Barack Obama S Africa visit to honour Nelson Mandela

US President Barack Obama is set to meet South African President Jacob Zuma, as the country continues to hold prayers and vigils for ailing former leader Nelson Mandela.

Obama met Mandela in 2005

Obama met Mandela in 2005, when he was a US senator

Mr Obama’s Air Force One landed in Pretoria on Friday evening, as part of his three-country tour of Africa.

The US president has described Mr Mandela as a “hero for the world”.

The White House said he would meet members of the Mandela family, but not the former leader himself.

On Friday, Mr Obama had said it was unlikely he would see Mr Mandela, saying he did not “need a photo op” with him.

The 94-year-old is critically ill in hospital, where he was admitted on 8 June with a recurring lung infection.

His ex-wife, Winnie Madikizela-Mandela, said on Friday she felt it would not be right for President Obama to visit him while he was in a critical condition.

“I’m not a doctor but I can say that from what he was a few days ago there is great improvement, but clinically he is still unwell,” she said.

‘Legacy will linger’

Mr Obama travelled to South Africa from Senegal.
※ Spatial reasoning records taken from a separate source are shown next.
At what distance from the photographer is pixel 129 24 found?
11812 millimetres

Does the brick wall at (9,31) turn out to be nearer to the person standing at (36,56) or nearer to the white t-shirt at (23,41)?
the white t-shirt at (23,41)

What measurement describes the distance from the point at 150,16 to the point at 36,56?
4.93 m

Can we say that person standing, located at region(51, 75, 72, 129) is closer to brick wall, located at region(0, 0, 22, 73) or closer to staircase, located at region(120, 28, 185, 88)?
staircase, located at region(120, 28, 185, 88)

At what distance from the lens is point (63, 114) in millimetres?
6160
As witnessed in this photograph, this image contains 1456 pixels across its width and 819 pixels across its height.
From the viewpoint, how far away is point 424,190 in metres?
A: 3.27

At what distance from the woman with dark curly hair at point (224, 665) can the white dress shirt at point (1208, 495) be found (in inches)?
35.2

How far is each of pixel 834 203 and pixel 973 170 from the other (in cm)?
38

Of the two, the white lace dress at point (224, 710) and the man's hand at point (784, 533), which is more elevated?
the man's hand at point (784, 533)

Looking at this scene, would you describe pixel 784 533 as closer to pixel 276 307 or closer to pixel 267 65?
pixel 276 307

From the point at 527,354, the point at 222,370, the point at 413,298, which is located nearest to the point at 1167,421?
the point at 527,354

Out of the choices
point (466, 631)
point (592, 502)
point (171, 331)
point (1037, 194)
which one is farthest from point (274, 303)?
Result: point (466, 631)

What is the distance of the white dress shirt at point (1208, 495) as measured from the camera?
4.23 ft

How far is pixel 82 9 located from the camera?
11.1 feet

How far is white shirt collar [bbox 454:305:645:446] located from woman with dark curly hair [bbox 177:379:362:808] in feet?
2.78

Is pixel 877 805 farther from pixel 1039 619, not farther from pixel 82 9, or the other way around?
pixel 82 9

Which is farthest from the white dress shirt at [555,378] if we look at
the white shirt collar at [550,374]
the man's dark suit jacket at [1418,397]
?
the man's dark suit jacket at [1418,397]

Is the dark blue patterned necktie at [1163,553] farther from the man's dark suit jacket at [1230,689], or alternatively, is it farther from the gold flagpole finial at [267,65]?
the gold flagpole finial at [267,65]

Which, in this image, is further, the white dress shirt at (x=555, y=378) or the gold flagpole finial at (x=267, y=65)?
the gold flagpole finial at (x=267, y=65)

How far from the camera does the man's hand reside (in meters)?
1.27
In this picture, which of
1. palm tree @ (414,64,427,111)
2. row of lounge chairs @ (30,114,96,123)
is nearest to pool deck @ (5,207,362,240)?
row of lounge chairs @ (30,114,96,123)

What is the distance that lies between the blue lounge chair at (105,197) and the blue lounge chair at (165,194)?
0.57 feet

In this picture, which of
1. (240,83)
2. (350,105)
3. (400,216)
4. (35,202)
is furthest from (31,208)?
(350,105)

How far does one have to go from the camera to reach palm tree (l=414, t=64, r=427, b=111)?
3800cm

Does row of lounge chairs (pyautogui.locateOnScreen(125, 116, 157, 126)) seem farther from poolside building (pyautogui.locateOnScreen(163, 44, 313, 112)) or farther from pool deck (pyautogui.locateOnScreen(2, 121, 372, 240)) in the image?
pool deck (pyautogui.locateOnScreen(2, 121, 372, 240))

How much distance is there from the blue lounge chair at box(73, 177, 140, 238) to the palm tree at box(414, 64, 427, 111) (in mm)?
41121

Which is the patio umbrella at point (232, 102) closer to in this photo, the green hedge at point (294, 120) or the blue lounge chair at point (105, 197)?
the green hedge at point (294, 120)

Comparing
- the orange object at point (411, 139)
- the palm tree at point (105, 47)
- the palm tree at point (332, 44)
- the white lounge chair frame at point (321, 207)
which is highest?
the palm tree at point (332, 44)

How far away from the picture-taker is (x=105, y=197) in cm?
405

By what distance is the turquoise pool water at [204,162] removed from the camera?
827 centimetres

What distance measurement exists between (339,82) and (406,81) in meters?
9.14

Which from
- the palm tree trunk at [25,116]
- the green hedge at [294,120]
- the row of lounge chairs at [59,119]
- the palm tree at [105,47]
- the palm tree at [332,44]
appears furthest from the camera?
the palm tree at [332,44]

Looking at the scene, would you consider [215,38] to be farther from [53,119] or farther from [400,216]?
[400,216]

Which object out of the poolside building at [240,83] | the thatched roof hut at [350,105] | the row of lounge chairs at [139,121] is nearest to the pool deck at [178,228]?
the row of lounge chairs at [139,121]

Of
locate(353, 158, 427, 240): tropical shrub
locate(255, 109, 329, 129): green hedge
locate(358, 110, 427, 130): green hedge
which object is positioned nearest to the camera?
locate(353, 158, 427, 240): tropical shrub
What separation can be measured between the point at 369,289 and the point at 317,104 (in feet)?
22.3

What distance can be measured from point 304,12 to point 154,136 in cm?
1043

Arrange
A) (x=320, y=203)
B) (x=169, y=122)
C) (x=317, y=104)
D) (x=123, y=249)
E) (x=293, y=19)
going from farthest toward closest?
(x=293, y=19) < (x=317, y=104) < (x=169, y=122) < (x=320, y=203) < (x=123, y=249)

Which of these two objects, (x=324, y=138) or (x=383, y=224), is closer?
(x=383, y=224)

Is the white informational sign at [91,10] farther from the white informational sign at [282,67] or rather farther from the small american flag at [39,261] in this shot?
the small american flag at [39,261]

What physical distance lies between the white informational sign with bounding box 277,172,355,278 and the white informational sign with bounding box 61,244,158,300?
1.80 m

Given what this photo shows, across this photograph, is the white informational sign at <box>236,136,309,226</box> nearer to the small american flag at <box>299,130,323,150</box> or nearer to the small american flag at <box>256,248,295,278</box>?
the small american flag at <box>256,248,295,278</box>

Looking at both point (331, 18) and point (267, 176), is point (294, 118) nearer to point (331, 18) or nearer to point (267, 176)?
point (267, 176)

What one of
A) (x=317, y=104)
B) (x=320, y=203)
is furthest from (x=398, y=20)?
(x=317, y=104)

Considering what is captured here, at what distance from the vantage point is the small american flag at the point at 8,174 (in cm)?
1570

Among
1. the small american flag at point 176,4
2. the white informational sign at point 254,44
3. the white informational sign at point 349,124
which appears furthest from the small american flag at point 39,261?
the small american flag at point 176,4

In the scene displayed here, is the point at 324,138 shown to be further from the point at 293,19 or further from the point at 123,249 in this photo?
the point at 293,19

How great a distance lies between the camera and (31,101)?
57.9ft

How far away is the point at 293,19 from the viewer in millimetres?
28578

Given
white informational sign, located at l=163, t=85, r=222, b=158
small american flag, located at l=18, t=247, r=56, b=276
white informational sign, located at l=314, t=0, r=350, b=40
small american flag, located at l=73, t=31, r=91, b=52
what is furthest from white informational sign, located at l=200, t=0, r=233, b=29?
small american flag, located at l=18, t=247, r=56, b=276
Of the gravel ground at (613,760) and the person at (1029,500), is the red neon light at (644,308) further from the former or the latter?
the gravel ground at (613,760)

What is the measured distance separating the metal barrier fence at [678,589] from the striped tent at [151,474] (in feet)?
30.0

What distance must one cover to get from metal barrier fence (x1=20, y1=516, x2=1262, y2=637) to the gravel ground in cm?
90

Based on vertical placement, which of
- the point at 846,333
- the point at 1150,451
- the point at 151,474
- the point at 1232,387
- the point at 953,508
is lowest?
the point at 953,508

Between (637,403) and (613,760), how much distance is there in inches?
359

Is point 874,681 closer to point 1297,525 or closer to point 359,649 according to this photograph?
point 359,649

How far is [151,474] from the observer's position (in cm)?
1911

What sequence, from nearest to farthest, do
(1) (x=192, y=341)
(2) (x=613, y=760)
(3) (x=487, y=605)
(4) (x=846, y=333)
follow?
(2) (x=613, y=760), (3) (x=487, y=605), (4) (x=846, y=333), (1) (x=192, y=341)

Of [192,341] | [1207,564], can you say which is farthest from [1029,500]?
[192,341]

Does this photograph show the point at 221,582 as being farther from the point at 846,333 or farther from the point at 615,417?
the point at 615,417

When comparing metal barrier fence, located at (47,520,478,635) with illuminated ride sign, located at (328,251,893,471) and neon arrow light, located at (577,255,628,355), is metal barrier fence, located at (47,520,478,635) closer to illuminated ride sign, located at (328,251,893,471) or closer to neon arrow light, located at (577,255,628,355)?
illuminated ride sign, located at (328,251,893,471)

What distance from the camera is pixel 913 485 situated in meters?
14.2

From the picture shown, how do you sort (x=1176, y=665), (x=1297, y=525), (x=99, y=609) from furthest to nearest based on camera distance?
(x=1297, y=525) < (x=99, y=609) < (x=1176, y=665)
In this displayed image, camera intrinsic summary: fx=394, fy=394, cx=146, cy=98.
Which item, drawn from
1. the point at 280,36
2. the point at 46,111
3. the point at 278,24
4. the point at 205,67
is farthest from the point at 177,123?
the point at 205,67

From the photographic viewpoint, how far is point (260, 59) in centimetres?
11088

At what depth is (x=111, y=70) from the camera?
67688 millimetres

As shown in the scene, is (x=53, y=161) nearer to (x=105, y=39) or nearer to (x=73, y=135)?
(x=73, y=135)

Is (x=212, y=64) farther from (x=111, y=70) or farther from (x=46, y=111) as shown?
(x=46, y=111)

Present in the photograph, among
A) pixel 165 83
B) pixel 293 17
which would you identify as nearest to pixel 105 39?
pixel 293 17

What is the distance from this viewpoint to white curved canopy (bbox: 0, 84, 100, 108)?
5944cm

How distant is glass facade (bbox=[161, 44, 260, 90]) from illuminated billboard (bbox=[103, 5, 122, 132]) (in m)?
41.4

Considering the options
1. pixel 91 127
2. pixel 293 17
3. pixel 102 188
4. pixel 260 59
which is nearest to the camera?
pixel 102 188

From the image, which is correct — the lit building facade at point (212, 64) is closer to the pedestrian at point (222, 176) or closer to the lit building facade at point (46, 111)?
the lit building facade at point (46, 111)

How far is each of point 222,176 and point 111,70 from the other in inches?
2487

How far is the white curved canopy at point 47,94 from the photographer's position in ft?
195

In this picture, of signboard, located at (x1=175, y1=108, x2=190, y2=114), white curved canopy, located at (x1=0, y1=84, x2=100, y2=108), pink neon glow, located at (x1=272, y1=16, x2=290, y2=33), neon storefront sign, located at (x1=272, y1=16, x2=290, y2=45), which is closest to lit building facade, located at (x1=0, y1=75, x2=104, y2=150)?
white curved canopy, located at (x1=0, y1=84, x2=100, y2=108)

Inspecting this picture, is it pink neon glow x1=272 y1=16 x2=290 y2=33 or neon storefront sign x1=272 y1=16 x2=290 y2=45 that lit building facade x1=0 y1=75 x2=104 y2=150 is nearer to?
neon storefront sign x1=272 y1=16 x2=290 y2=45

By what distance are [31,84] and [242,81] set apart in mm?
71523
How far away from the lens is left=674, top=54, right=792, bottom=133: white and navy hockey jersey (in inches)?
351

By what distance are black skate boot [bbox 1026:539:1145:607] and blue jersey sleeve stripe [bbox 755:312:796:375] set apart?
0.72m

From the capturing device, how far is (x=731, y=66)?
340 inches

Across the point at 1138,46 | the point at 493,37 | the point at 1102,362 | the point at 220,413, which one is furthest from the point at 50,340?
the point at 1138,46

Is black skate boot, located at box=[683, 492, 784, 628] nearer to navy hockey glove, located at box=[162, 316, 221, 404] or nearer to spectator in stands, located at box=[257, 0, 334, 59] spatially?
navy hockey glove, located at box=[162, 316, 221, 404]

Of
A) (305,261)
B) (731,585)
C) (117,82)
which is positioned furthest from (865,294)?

During his weekend trip, the US president will visit Robben Island, where Mr Mandela was imprisoned for 18 years.

He is also expected to meet Archbishop Desmond Tutu and give a major speech at the University of Cape Town. The address is due to take place on Sunday night.

Speaking on board Air Force One after leaving Senegal, Mr Obama told reporters: “The last thing I want to do is to be in any way obtrusive at a time when the family is concerned with Nelson Mandela’s condition.”

Winnie Madikizela-Mandela spoke of “a very difficult situation”


“I think the main message we’ll want to deliver is not directly to him, but to his family – is simply profound gratitude for his leadership all these years, and that the thoughts and prayers of the American people are with him, his family and his country.”

Mr Obama met Mr Mandela in 2005 when he was still a US senator. Both men became the first black presidents of their nations and have received the Nobel Peace Prize.

The US president has described Mr Mandela as a “hero for the world”, whose “legacy will linger on through the ages”, and who had inspired his own activism as a student.

Mr Obama will finish his Africa tour in Tanzania. It is his first prolonged trip to the continent since he became president in 2009.